AUSZUG ZUM LESEN:
▼

Bayerns Ministerpräsident Markus Söder (CSU) zeigte sich beeindruckt. »Das ist die Geschichte aller Geschichten«, sagte er nach dem ersten Teil der rund fünfeinhalb Stunden langen Aufführung, an dessen Ende Soldaten Jesus am Ölberg gefangen nehmen. »In schwerer Zeit wird die Passion dieses Jahr besonders eindrücklich werden.«
Ben Becker sieht sich bibelfest
Zur Premiere waren rund 4400 Gäste geladen. Schauspieler Ben Becker sagte, er sei sehr bibelfest und könne die Geschichte mitsprechen, Fernsehmoderator Eckart von Hirschhausen verwies auf die Klimakrise: »Das, was die Klimakrise an Leid, an Passion noch verursachen wird, das ist das, was mich am meisten heute auch im Hinterkopf beschäftigt.« Uschi Glas freute sich darüber, dass die Inszenierung einigermaßen klassisch daherkomme - und die Darsteller nicht in Jeans auf der Bühne stehen.

▲

BEREITGESTELLTE ZEILEN:
▼

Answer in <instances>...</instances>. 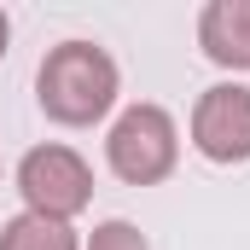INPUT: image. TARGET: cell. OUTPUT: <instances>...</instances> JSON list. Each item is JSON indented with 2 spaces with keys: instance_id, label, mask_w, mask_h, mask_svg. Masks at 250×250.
Masks as SVG:
<instances>
[{
  "instance_id": "cell-1",
  "label": "cell",
  "mask_w": 250,
  "mask_h": 250,
  "mask_svg": "<svg viewBox=\"0 0 250 250\" xmlns=\"http://www.w3.org/2000/svg\"><path fill=\"white\" fill-rule=\"evenodd\" d=\"M123 93V70L99 41H59L35 70V105L59 128H93L111 117Z\"/></svg>"
},
{
  "instance_id": "cell-2",
  "label": "cell",
  "mask_w": 250,
  "mask_h": 250,
  "mask_svg": "<svg viewBox=\"0 0 250 250\" xmlns=\"http://www.w3.org/2000/svg\"><path fill=\"white\" fill-rule=\"evenodd\" d=\"M105 163H111V175L128 181V187L169 181L175 163H181V128H175V117L163 105H151V99L128 105L123 117L111 123V134H105Z\"/></svg>"
},
{
  "instance_id": "cell-3",
  "label": "cell",
  "mask_w": 250,
  "mask_h": 250,
  "mask_svg": "<svg viewBox=\"0 0 250 250\" xmlns=\"http://www.w3.org/2000/svg\"><path fill=\"white\" fill-rule=\"evenodd\" d=\"M18 192H23V209L29 215H47V221H64L70 227L93 204V169L70 146H29L18 157Z\"/></svg>"
},
{
  "instance_id": "cell-4",
  "label": "cell",
  "mask_w": 250,
  "mask_h": 250,
  "mask_svg": "<svg viewBox=\"0 0 250 250\" xmlns=\"http://www.w3.org/2000/svg\"><path fill=\"white\" fill-rule=\"evenodd\" d=\"M192 146L198 157L233 169V163H250V87L245 82H215L198 93L192 105Z\"/></svg>"
},
{
  "instance_id": "cell-5",
  "label": "cell",
  "mask_w": 250,
  "mask_h": 250,
  "mask_svg": "<svg viewBox=\"0 0 250 250\" xmlns=\"http://www.w3.org/2000/svg\"><path fill=\"white\" fill-rule=\"evenodd\" d=\"M198 47L221 70H250V0H209L198 12Z\"/></svg>"
},
{
  "instance_id": "cell-6",
  "label": "cell",
  "mask_w": 250,
  "mask_h": 250,
  "mask_svg": "<svg viewBox=\"0 0 250 250\" xmlns=\"http://www.w3.org/2000/svg\"><path fill=\"white\" fill-rule=\"evenodd\" d=\"M0 250H82V239H76V227L23 209V215H12L0 227Z\"/></svg>"
},
{
  "instance_id": "cell-7",
  "label": "cell",
  "mask_w": 250,
  "mask_h": 250,
  "mask_svg": "<svg viewBox=\"0 0 250 250\" xmlns=\"http://www.w3.org/2000/svg\"><path fill=\"white\" fill-rule=\"evenodd\" d=\"M87 250H151V245H146V233H140L134 221H123V215H111V221H99V227H93V239H87Z\"/></svg>"
},
{
  "instance_id": "cell-8",
  "label": "cell",
  "mask_w": 250,
  "mask_h": 250,
  "mask_svg": "<svg viewBox=\"0 0 250 250\" xmlns=\"http://www.w3.org/2000/svg\"><path fill=\"white\" fill-rule=\"evenodd\" d=\"M6 41H12V18H6V6H0V59H6Z\"/></svg>"
}]
</instances>
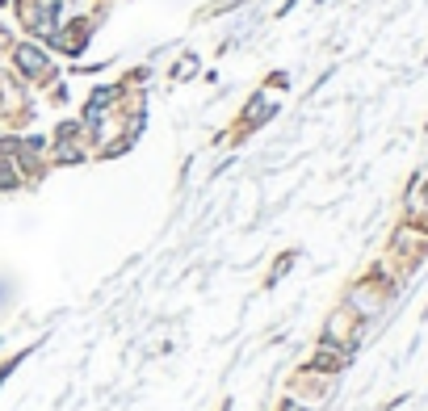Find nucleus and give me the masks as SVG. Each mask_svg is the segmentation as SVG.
Listing matches in <instances>:
<instances>
[{"mask_svg":"<svg viewBox=\"0 0 428 411\" xmlns=\"http://www.w3.org/2000/svg\"><path fill=\"white\" fill-rule=\"evenodd\" d=\"M114 97H118V89H101V92H97L93 101H89V109H84V114H89V122H97V118H101V109H105Z\"/></svg>","mask_w":428,"mask_h":411,"instance_id":"3","label":"nucleus"},{"mask_svg":"<svg viewBox=\"0 0 428 411\" xmlns=\"http://www.w3.org/2000/svg\"><path fill=\"white\" fill-rule=\"evenodd\" d=\"M55 9H59V0H21V17H26L38 34H50V26H55Z\"/></svg>","mask_w":428,"mask_h":411,"instance_id":"1","label":"nucleus"},{"mask_svg":"<svg viewBox=\"0 0 428 411\" xmlns=\"http://www.w3.org/2000/svg\"><path fill=\"white\" fill-rule=\"evenodd\" d=\"M17 67L30 72V76H43L47 72V55L38 46H17Z\"/></svg>","mask_w":428,"mask_h":411,"instance_id":"2","label":"nucleus"}]
</instances>
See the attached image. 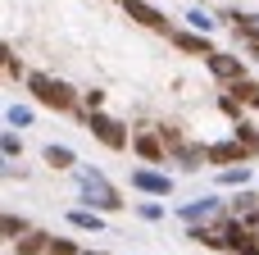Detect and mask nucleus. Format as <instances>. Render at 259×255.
<instances>
[{"instance_id":"7","label":"nucleus","mask_w":259,"mask_h":255,"mask_svg":"<svg viewBox=\"0 0 259 255\" xmlns=\"http://www.w3.org/2000/svg\"><path fill=\"white\" fill-rule=\"evenodd\" d=\"M68 224L82 228V233H100V228H105V219H100L96 210H68Z\"/></svg>"},{"instance_id":"10","label":"nucleus","mask_w":259,"mask_h":255,"mask_svg":"<svg viewBox=\"0 0 259 255\" xmlns=\"http://www.w3.org/2000/svg\"><path fill=\"white\" fill-rule=\"evenodd\" d=\"M5 119H9V128H32V110L27 105H9Z\"/></svg>"},{"instance_id":"5","label":"nucleus","mask_w":259,"mask_h":255,"mask_svg":"<svg viewBox=\"0 0 259 255\" xmlns=\"http://www.w3.org/2000/svg\"><path fill=\"white\" fill-rule=\"evenodd\" d=\"M132 187L146 192V196H168V192H173V178H168V173H150V169H137V173H132Z\"/></svg>"},{"instance_id":"4","label":"nucleus","mask_w":259,"mask_h":255,"mask_svg":"<svg viewBox=\"0 0 259 255\" xmlns=\"http://www.w3.org/2000/svg\"><path fill=\"white\" fill-rule=\"evenodd\" d=\"M132 146H137V155H146V160H164V155H168V137L155 132V128H141V132L132 137Z\"/></svg>"},{"instance_id":"3","label":"nucleus","mask_w":259,"mask_h":255,"mask_svg":"<svg viewBox=\"0 0 259 255\" xmlns=\"http://www.w3.org/2000/svg\"><path fill=\"white\" fill-rule=\"evenodd\" d=\"M87 128H91L105 146H114V151H118V146H127V132H123L114 119H105V114H87Z\"/></svg>"},{"instance_id":"8","label":"nucleus","mask_w":259,"mask_h":255,"mask_svg":"<svg viewBox=\"0 0 259 255\" xmlns=\"http://www.w3.org/2000/svg\"><path fill=\"white\" fill-rule=\"evenodd\" d=\"M46 164H50V169H73L77 155H73L68 146H46Z\"/></svg>"},{"instance_id":"6","label":"nucleus","mask_w":259,"mask_h":255,"mask_svg":"<svg viewBox=\"0 0 259 255\" xmlns=\"http://www.w3.org/2000/svg\"><path fill=\"white\" fill-rule=\"evenodd\" d=\"M219 210H223V205H219L214 196H205V201H196V205H187V210H182V219H187V224L196 228V224H205V219H214Z\"/></svg>"},{"instance_id":"2","label":"nucleus","mask_w":259,"mask_h":255,"mask_svg":"<svg viewBox=\"0 0 259 255\" xmlns=\"http://www.w3.org/2000/svg\"><path fill=\"white\" fill-rule=\"evenodd\" d=\"M77 187H82L87 205H100V210H118V205H123V196L105 183V173H100V169H82V173H77Z\"/></svg>"},{"instance_id":"11","label":"nucleus","mask_w":259,"mask_h":255,"mask_svg":"<svg viewBox=\"0 0 259 255\" xmlns=\"http://www.w3.org/2000/svg\"><path fill=\"white\" fill-rule=\"evenodd\" d=\"M246 178H250V169H246V164H237V169H223V173H219V183H223V187H241Z\"/></svg>"},{"instance_id":"1","label":"nucleus","mask_w":259,"mask_h":255,"mask_svg":"<svg viewBox=\"0 0 259 255\" xmlns=\"http://www.w3.org/2000/svg\"><path fill=\"white\" fill-rule=\"evenodd\" d=\"M32 96H36L41 105H50V110H68V114L82 110V100L73 96V87L59 82V78H41V73H36V78H32Z\"/></svg>"},{"instance_id":"9","label":"nucleus","mask_w":259,"mask_h":255,"mask_svg":"<svg viewBox=\"0 0 259 255\" xmlns=\"http://www.w3.org/2000/svg\"><path fill=\"white\" fill-rule=\"evenodd\" d=\"M187 27H196V32H214V18H209L205 9H187Z\"/></svg>"},{"instance_id":"13","label":"nucleus","mask_w":259,"mask_h":255,"mask_svg":"<svg viewBox=\"0 0 259 255\" xmlns=\"http://www.w3.org/2000/svg\"><path fill=\"white\" fill-rule=\"evenodd\" d=\"M137 214H141L146 224H159V219H164V205H137Z\"/></svg>"},{"instance_id":"12","label":"nucleus","mask_w":259,"mask_h":255,"mask_svg":"<svg viewBox=\"0 0 259 255\" xmlns=\"http://www.w3.org/2000/svg\"><path fill=\"white\" fill-rule=\"evenodd\" d=\"M18 155H23V141L14 132H5V160H18Z\"/></svg>"}]
</instances>
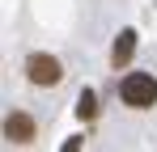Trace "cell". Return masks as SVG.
<instances>
[{"mask_svg":"<svg viewBox=\"0 0 157 152\" xmlns=\"http://www.w3.org/2000/svg\"><path fill=\"white\" fill-rule=\"evenodd\" d=\"M119 97H123V106H132V110L157 106V76L153 72H128L119 80Z\"/></svg>","mask_w":157,"mask_h":152,"instance_id":"cell-1","label":"cell"},{"mask_svg":"<svg viewBox=\"0 0 157 152\" xmlns=\"http://www.w3.org/2000/svg\"><path fill=\"white\" fill-rule=\"evenodd\" d=\"M26 80L34 85V89H51V85H59L64 80V68H59V59L55 55H30L26 59Z\"/></svg>","mask_w":157,"mask_h":152,"instance_id":"cell-2","label":"cell"},{"mask_svg":"<svg viewBox=\"0 0 157 152\" xmlns=\"http://www.w3.org/2000/svg\"><path fill=\"white\" fill-rule=\"evenodd\" d=\"M34 135H38V127L26 110H13L4 118V144H34Z\"/></svg>","mask_w":157,"mask_h":152,"instance_id":"cell-3","label":"cell"},{"mask_svg":"<svg viewBox=\"0 0 157 152\" xmlns=\"http://www.w3.org/2000/svg\"><path fill=\"white\" fill-rule=\"evenodd\" d=\"M132 55H136V30H123V34L115 38V47H110V68H115V72L128 68Z\"/></svg>","mask_w":157,"mask_h":152,"instance_id":"cell-4","label":"cell"},{"mask_svg":"<svg viewBox=\"0 0 157 152\" xmlns=\"http://www.w3.org/2000/svg\"><path fill=\"white\" fill-rule=\"evenodd\" d=\"M77 118H98V97H94V89H81L77 93Z\"/></svg>","mask_w":157,"mask_h":152,"instance_id":"cell-5","label":"cell"}]
</instances>
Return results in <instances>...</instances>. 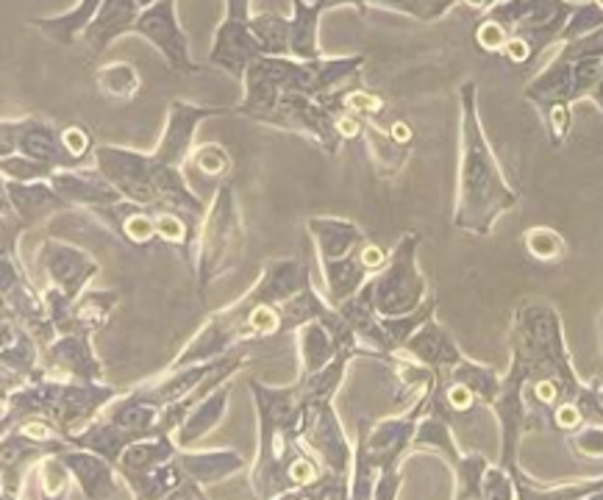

▲

ARBEITSAUFTRÄGE:
1. Beantworte zum Auszug über die Premiere der Passion diese Fragen:
(a) Wie viele Gäste waren zur Premiere geladen?
(b) Wie lange dauert die Aufführung insgesamt?
(c) Worauf verwies Eckart von Hirschhausen?
2. Schreib bitte den Auszug über die Premiere der Passion nach seinem letzten Satz weiter.
Die Zeilen braucht man hier nicht.

LÖSUNGEN:
1.
(a) Rund 4400 Gäste.
(b) Rund fünfeinhalb Stunden.
(c) Auf die Klimakrise.

2.
Spielleiter Stückl hat das Stück grundlegend modernisiert und von christlichen Anti-Judaismen befreit. Er bringt viele Elemente des Judentums ein und zeigt damit, dass Jesus gläubiger Jude war und der Konflikt um ihn ein innerjüdischer. Auf der Bühne singt der Chor das »Schma Israel«, eines der wichtigsten Gebete der Juden.
Spielleiter Stückl sieht die Kirche kritisch
Der Theatermacher selbst beschreibt sich als katholisch sozialisiert, sieht die Kirche aber kritisch. Nach dem Missbrauchsgutachten habe er sich »zu dem Gottesdienst durchgerungen, weil es Leute im Ort gibt, denen das wichtig ist«, sagte er dem »Spiegel«. Oberammergau gehört zum Erzbistum München und Freising, das im Januar mit dem Gutachten für Entsetzen gesorgt hatte.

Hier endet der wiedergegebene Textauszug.